Some prompts need more than just the language name. The planner prompt, for example, has to mention build-invocation commands the scaffold rule forbids, typical manifest filenames, and worked task examples in that language. Hand-coding those into the prompt body forces the model to filter the noise at inference time and risks leaking unrelated language tooling into the output.

A LanguageProfile carries the per-language data the prompts need. It has a setup-command example, scaffold manifest names, build-invocation examples, a safe verify-examples paragraph, a common verify command, and a block of worked task examples. Curated profiles live under src/ossature/promptspec/profiles/ for python, rust, javascript, typescript, lua, and zig. TypeScript is split from JavaScript because the tooling diverges (tsc, tsconfig, type-only verify) even though both run on the npm/node toolchain. Anything else falls through to a generic profile whose field values use directive wording (look at the manifest, prefer single-file checks) and interpolate the language name where needed, so language = "elixir" keeps working with weaker but still useful guidance.

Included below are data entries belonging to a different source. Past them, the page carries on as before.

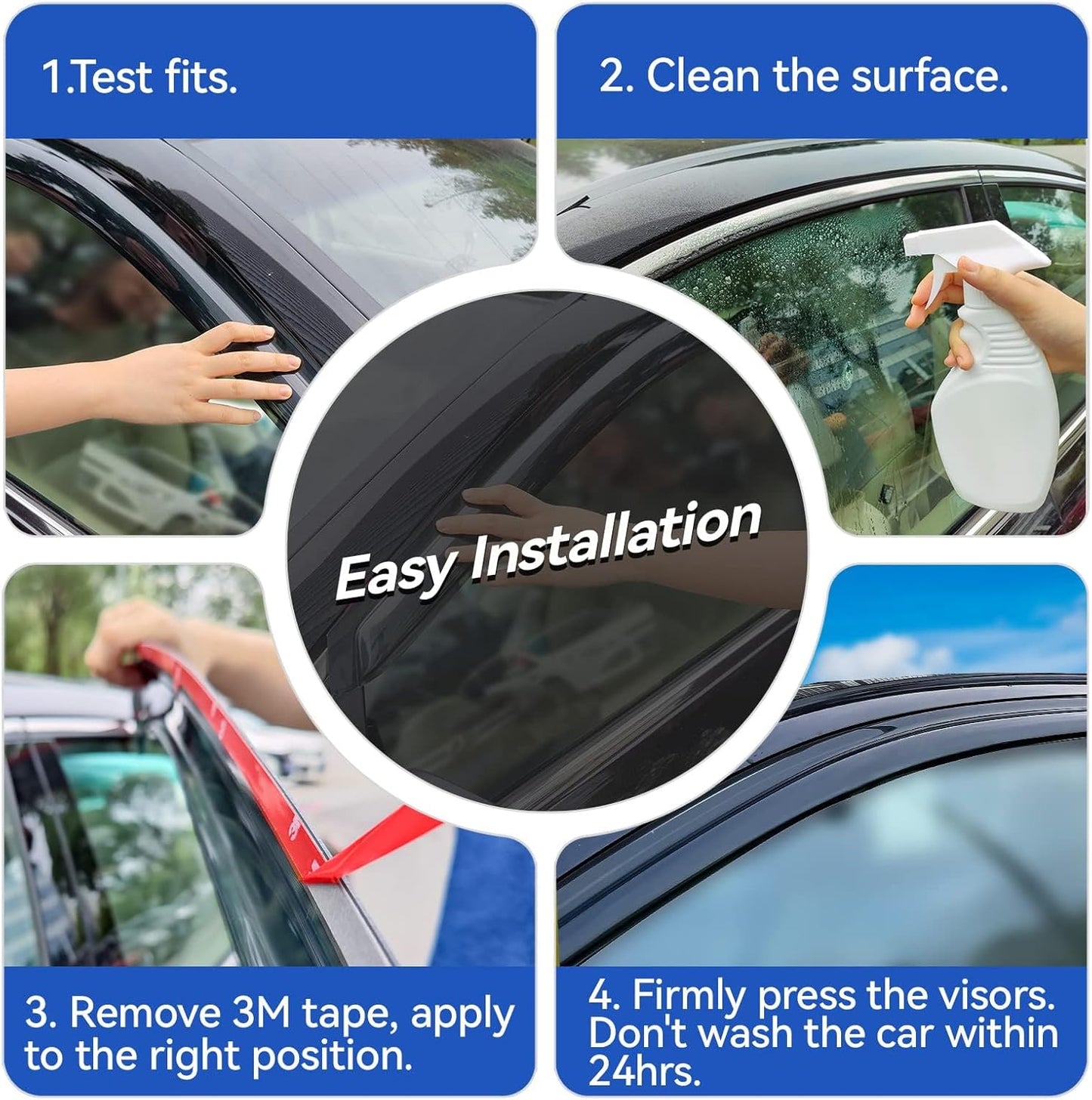 1.Test fits.

2. Clean the surface.

Easy Installation

3. Remove 3M tape, apply to the right position.

4. Firmly press the visors. Don't wash the car within 24hrs.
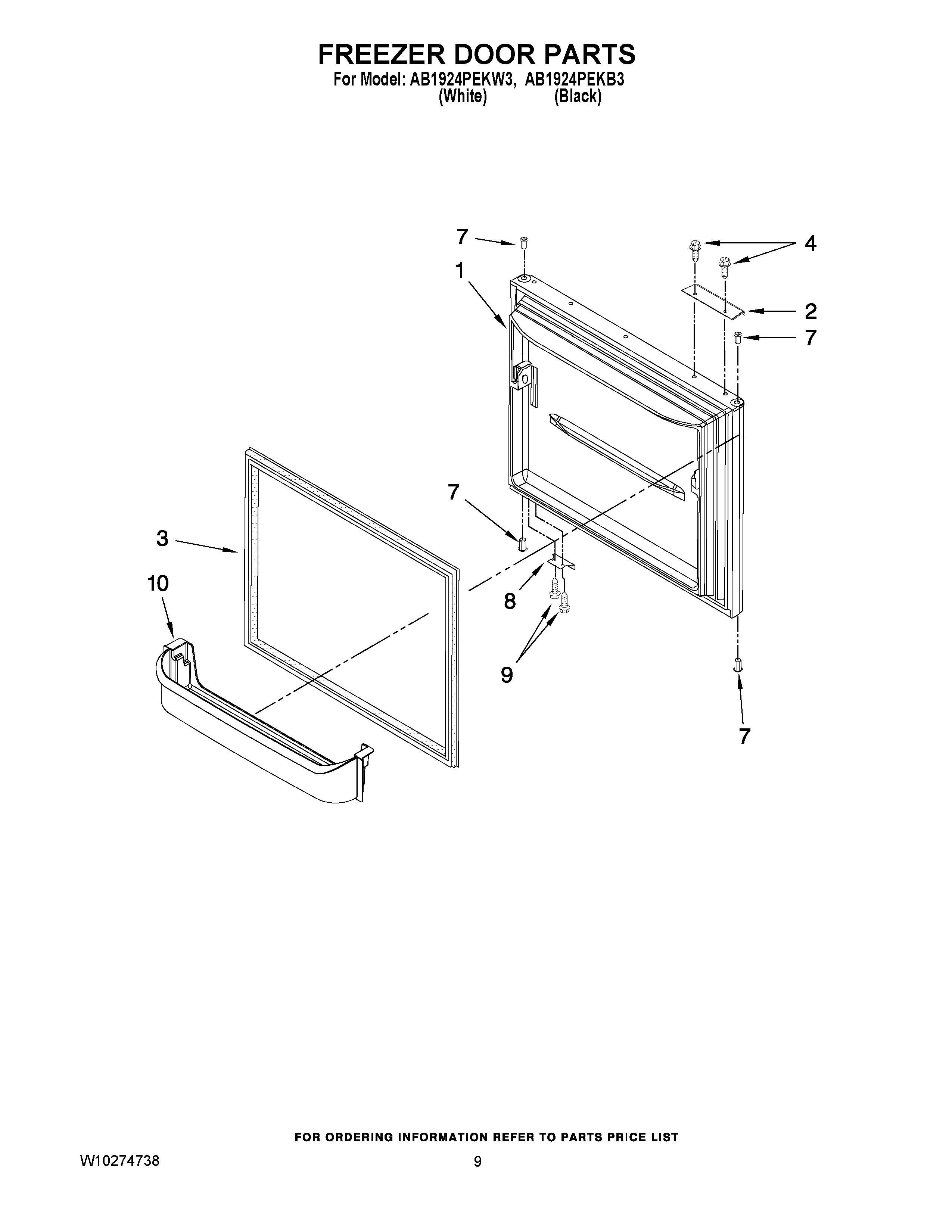 FREEZER DOOR PARTS
For Model: AB1924PEKW3, AB1924PEKB3
(White) (Black)

7
4
1
2
7
7
3
10
8
9
7

FOR ORDERING INFORMATION REFER TO PARTS PRICE LIST

W10274738

9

When a spec declares language as a variable, the renderer pulls the active profile's fields into the substitution namespace. A prompt template can then write ${build_invocation_examples}, ${scaffold_manifests}, ${worked_examples}, and the like alongside ${language}, and the renderer fills each from the resolved profile.

Adding a new curated language touches two files. Drop a new module under profiles/ that fills in the LanguageProfile dataclass and calls register_profile, then add an import for it to profiles/__init__.py so the module loads and registers at import time. No prompts need editing.

Snapshot coverage

Every prompt has fixtures under tests/unit/fixtures/promptspec/, capturing the rendered output for each language-bearing spec across each curated language plus a fallback case that exercises the generic profile. A parametrized snapshot test in tests/unit/test_promptspec_snapshots.py re-renders each spec and compares against its fixture. A dedicated test in tests/unit/test_language_profiles.py enforces the cross-language guarantee that a render targeted at one language never mentions another curated language's tooling.